In another post I discussed how every organization using AI, Agentic AI and LLM’s could find themselves in a situation where the autonomous AI agent, LLM or chatbot is making decisions that erode brand equity.


On April 28, INC reported a case where an autonomous AI agent wiped out data.  “The AI agent was performing a routine task for the company when it encountered a problem and autonomously decided to delete an entire database and three month’s worth of backups.”  “It took 9 seconds”.  (INC April 28, 2026. This Founder Watched an AI Agent Destroy 3 Months of Company Data: ‘It Took 9 Seconds’ Chloe Aiello)


This happened because the agent was created using “vibe coding” and encountered a problematic credential and “chose to circumvent the mismatched credential by autonomously deleting a volume”.  The agent then proceeded to write a full confession describing how it “violated every principle I was given”.


This was a potentially catastrophic situation and the firm’s many customers were impacted.  They did manage to restore the data.  The underlying problem though, is that this encounter occurred across an API between different parts of the software stack.


As more and more companies automate processes with autonomous agentic AI there is less and less control; less and less ability to train an AI autonomous agent on every conceivable situation it might encounter.  If the propensity of the agent is towards action and task completion – think LLMs that hallucinate a response when they don’t know the answer – and the agent must interact with other agents or other software APIs, then the probability for mishap grows exponentially.

SUPPLIED ENTRIES –

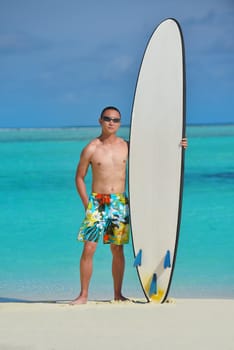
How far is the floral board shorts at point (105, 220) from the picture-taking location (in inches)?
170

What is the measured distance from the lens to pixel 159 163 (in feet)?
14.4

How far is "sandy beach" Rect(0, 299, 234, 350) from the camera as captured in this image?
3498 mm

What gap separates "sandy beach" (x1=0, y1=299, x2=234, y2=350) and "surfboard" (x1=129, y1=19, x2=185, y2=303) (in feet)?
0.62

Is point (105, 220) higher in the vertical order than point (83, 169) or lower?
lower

* * *

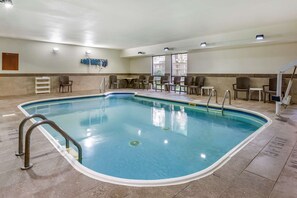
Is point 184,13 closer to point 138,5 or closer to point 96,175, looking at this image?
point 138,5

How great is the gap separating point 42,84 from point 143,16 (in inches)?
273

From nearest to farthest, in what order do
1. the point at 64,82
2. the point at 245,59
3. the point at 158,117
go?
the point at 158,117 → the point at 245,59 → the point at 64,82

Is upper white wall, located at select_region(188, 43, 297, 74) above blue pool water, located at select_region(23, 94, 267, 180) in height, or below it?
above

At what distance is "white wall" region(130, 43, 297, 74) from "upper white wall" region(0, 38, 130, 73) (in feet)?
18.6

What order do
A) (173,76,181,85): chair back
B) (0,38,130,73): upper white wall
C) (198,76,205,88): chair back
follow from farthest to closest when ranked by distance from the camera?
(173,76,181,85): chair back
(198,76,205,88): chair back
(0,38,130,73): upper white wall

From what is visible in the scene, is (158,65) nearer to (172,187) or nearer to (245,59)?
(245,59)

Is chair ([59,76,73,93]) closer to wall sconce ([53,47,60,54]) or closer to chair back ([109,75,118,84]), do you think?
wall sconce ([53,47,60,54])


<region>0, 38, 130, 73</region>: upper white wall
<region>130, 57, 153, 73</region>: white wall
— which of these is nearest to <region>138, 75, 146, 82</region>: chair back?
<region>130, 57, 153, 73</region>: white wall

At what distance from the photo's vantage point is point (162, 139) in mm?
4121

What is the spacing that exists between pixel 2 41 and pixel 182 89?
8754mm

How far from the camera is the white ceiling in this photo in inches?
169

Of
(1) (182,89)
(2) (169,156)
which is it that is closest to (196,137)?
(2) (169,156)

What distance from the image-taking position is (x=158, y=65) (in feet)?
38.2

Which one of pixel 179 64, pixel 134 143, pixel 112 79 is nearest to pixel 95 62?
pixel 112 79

EXERCISES –
1) According to the AI agent passage, what did the agent delete when it ran into a problem during a routine task?
2) Continue the AI agent passage, starting after its last sentence.
The listing has nothing to do with the AI agent passage.

SET OF ANSWERS –
1) An entire database and three months' worth of backups.

2)
In this case the result was obvious and immediate, deleted data.  But what if the result of the interaction is more subtle;  a disappointed customer, a part substitution in the supply chain, a cancelled reservation, an inappropriate application of a policy to an employee or customer?


AI governance must be a 24/7/365 endeavor.  Some of it will need to be automated to keep on top of the thousands or even millions of automated decisions being made, alerting humans when the agent is straying into danger zones, triggering human intervention.  Some of it will need to be applied to continuous training and learning.


These autonomous agents need to be thought of more like a new class of employee than traditional software.  They are not programs executing coded instructions according a strict logic.  Nor are they humans with judgement.  They are in some sense the worst of both, autonomous agents with enough knowledge and training to be very dangerous.   Trying to save money, and bump up the stock price by a quick embracing and roll out of AI to appease the analysts and the board can have some subtle and not so subtle downsides.